Shares portfolio: Sell-off warnings hang over Sainsbury's

11 April 2012

Analysts rate Sainsbury's a sell as competition increases, while GlaxoSmithKline shares are tipped to be a good deal.

The Standard's City team rates which stocks to buy and sell, with analysis on the top traders' deals.

BUY: GlaxoSmithKline

Snap up shares in Britain's biggest drugmaker, advises Collins Stewart. Analyst Emmanuel Papadakis flags up the receding regulatory risks on asthma medicine Advair, and says Brentford-based Glaxo's over-the-counter business and vaccines division has huge potential, as does its presence in emerging markets. "We continue to strongly favour Glaxo's low-risk strategy," Collins Stewart reports. The target price is 1585p.

SELL: Sainsbury's

Sell shares in supermarket giant Sainsbury's says Seymour Pierce. "There is evidence," says the broker, "that although underlying inflation is beginning to pick up, competition has intensified between the multiples and promotional activity has once again moved up a cog."

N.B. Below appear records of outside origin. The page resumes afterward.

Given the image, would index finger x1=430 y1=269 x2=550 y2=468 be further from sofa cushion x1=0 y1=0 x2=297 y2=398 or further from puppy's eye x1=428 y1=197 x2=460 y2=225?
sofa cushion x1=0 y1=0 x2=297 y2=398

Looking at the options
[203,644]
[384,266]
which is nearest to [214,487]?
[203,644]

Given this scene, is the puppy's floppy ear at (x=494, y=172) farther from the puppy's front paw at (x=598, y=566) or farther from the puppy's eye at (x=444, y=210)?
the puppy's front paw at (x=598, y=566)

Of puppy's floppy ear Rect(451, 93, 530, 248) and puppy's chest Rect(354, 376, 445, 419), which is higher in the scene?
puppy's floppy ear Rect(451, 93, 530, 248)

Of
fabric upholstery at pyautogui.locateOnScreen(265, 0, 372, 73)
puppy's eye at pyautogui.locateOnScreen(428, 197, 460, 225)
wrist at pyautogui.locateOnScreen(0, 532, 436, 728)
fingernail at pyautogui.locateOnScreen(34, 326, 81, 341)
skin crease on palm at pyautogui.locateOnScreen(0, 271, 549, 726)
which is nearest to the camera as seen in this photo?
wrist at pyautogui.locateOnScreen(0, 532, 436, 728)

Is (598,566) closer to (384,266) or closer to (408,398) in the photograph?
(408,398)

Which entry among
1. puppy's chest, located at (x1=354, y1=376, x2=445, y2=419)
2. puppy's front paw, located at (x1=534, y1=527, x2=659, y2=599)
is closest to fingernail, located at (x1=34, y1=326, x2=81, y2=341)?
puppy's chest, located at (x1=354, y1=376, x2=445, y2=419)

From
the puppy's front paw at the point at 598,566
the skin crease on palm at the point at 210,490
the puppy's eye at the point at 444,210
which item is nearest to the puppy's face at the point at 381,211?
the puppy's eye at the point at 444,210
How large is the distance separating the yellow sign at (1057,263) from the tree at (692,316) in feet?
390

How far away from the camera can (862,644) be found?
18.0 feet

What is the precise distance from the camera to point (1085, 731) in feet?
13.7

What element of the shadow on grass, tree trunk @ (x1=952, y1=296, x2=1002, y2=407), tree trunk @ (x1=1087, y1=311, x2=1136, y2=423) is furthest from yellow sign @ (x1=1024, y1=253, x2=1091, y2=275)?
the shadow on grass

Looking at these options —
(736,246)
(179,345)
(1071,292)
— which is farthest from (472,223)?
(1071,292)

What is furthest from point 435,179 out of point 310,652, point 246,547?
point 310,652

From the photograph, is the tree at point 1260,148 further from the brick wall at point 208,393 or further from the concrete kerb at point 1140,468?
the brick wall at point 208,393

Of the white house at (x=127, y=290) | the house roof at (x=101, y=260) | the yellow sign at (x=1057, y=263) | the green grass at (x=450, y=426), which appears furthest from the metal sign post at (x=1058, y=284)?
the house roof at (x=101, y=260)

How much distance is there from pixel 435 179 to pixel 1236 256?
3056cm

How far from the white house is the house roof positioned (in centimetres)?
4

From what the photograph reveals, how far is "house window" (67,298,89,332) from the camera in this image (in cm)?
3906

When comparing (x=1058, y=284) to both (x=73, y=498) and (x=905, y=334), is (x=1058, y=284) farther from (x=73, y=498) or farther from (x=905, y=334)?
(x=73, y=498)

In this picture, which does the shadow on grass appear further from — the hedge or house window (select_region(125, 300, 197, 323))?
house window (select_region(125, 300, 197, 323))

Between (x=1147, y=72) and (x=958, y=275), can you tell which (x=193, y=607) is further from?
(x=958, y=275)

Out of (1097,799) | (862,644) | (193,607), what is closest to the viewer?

As a result, it says now is a good time to sell off shares in Sainsbury's, which it reckons will post a pre-tax profit of £660 million for the financial year 2010-2011.

HOLD: Home Retail Group

First-quarter sales performance at the group's Argos chain was "disappointing", but trading at its Homebase outlets was "robust and remains encouraging", according to Singer Capital Markets.

The broker cuts HRG's target share price from 342p to 215p and downgrades it from buy to fair value, flagging up the weak trading at Argos as well as concerns about the group's exposure to "an increasingly cash-strapped consumer".

Trader talk

BlackRock's £4 billion UK equity star Mark Lyttleton has opened a 0.32% short position, or 1.8 million shares, in insurer Legal & General with a face value of around £1.5 million at a close price of 81p.

The shares are held in his £2 billion BlackRock UK Absolute Alpha fund. Although Lyttleton recently pared back his short exposure to the insurers because of concerns about how much capital new European regulations will require them to hold, he is still net negative on the sector as a whole.

He said: "Companies in the insurance sector will argue that their capital positions are fine, but it depends on when the regulator demands they meet solvency requirements. If the rules need to be taken up tomorrow there will have to be widespread funding across the sector. However, the regulator has given them more breathing space."